In Pittsburgh, Dotson will have time to develop. He will back up whomever starts at guard opposite David DeCastro (Matt Feiler or Stephen Wisniewski are the likely candidates) and will work on developing as a puller, which is his biggest weakness. He is a more complete player than the line picks the Steelers have made in recent years (Derwin Gray, Chuks Okorafor and Jerald Hawkins) and looks like an eventual starter. Dotson may represent the future of line play in Pittsburgh in the post-Ben Roethlisberger era: a physical run-blocker who can transform the nature of the unit as the Steelers transition to their next franchise QB. If Dotson can be the hammer here that he was in college, he will cement himself as a fan favorite.


Antoine Brooks, SS, Maryland, 5’11-220

Brooks has the highest boom or bust potential of the three players profiled here. He is a terrific tackler, as evidenced by the fact he led the Terrapins in solo tackles in 2019 and recorded 237 total tackles for his career. He aggressively attacks ball-carriers and does a great job getting low and running his feet on contact. His film is replete with highlights like the one below, where he eludes the block of the slot receiver to make a tackle for loss on a bubble screen:

Here’s another, where Brooks (lined up on the hash to the top of the screen) man-handles the slot before playing off of him to make a perfect form tackle on the back:

Brooks’ weakness is in coverage, where scouting profiles describe him as tight in the hips and displaying only average ball skills. There are not many clips of Brooks playing two-high safety on his highlight reel. Almost every stand-out play he makes comes when he is rolled up in the alley or at the second level somewhere. This may be where Brooks potentially “busts” on the boom or bust spectrum. A safety with weak cover skills doesn’t last long in the NFL. That could indeed be the case with Brooks, and is likely why he was still available in the 6th round.

My sense, however, is the Steelers did not draft him to be a traditional deep safety. At 5’11-220, he has the frame to handle in-the-box duties at the second level. His blend of speed, toughness and tackling ability make him a great candidate to fill the nickel and dime backer role occupied last season by Mark Barron. This is the one area of immediate need on the defense and the Steelers do not have a player in-house to fill it. Ulysses Gilbert III, Marcus Allen and perhaps Terrell Edmunds are all candidates. But Gilbert and Allen are as unproven as Brooks and the Steelers seem to prefer keeping Edmunds at safety as much as possible.

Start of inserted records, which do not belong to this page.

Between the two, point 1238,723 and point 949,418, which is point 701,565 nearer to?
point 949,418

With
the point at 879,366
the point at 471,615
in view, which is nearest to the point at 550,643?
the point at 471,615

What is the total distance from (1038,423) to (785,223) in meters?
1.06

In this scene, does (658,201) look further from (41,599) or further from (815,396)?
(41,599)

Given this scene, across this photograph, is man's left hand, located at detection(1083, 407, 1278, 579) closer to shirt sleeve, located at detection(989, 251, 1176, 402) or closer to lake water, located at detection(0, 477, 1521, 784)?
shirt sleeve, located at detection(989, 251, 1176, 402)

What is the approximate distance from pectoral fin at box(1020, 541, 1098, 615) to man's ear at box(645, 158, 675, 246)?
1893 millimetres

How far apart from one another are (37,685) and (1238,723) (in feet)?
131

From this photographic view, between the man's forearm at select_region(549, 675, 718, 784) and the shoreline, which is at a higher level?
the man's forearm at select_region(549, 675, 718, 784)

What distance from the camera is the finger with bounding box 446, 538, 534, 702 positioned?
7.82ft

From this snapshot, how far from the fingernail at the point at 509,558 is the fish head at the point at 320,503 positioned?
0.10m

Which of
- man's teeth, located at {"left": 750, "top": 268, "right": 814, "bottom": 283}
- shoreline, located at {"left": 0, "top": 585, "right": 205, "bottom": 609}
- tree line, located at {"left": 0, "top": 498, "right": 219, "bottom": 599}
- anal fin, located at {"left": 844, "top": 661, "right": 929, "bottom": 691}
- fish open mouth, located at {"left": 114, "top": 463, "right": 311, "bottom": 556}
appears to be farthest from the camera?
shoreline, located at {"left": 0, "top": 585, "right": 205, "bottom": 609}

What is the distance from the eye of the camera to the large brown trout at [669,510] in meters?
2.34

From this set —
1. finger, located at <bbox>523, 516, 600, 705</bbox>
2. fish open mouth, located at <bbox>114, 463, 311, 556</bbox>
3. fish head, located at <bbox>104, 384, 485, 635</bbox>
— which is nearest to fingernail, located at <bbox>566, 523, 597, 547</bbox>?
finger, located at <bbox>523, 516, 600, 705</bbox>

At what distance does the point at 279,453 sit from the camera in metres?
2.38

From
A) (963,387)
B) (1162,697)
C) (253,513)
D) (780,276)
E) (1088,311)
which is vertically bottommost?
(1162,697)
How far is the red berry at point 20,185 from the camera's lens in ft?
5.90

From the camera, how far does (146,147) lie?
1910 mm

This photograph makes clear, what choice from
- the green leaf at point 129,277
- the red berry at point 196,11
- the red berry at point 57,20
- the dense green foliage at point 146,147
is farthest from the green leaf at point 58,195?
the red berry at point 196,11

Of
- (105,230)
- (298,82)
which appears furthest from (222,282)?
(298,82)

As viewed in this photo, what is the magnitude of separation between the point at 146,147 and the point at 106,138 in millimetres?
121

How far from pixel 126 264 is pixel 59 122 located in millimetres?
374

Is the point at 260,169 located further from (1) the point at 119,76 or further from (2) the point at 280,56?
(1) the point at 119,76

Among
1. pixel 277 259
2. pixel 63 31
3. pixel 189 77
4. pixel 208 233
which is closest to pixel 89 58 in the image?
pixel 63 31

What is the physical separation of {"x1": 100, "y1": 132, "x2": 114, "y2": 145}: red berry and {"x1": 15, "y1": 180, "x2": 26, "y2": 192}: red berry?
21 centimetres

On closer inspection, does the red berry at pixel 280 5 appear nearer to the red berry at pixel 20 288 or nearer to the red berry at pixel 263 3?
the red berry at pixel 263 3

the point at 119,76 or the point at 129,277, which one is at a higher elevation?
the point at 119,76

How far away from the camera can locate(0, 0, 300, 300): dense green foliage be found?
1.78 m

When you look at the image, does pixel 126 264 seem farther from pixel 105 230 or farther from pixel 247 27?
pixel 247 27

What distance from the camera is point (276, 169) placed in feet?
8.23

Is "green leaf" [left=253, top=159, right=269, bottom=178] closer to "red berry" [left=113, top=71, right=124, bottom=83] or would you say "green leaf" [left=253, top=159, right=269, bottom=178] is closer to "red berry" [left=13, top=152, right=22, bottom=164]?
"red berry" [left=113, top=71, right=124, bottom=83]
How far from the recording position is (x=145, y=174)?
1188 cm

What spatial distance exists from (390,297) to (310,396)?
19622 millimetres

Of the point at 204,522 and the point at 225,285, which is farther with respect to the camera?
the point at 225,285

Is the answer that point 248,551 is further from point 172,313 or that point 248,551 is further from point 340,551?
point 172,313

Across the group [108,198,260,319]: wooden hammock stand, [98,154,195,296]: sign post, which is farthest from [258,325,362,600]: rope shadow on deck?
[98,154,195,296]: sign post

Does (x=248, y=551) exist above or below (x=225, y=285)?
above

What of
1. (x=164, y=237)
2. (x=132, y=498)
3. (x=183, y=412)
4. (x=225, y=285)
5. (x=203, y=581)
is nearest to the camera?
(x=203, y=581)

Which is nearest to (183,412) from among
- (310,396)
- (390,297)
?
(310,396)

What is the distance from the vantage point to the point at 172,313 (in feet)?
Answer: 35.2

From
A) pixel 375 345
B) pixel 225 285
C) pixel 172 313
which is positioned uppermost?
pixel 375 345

Brooks’ case for the job resides in the fact he is faster and a better overall tackler than Allen and, at the second level, is likely a better coverage player than Gilbert. Brooks is also said to be an excellent blitzer. His closing speed certainly hints at potential in that area. Brooks may not lock down the job out of the gate but his tackling makes him a great candidate to play special teams while he learns the sub-package linebacker role. I would not be surprised if by mid-season he had worked himself into the rotation. He could develop into a younger version of Barron, which wouldn’t be a bad thing at all.

A speedy running back unlike any other on the roster. An old-school, physical lineman with chip-on-the-shoulder motivation. A thick safety with the tackling chops to fill the sub-package linebacker role. The Steelers did a great job fortifying areas of weakness on day three of the draft. None of these players may become stars but all have the potential to be important contributors. Their selections solidify what should become an effective draft in Pittsburgh.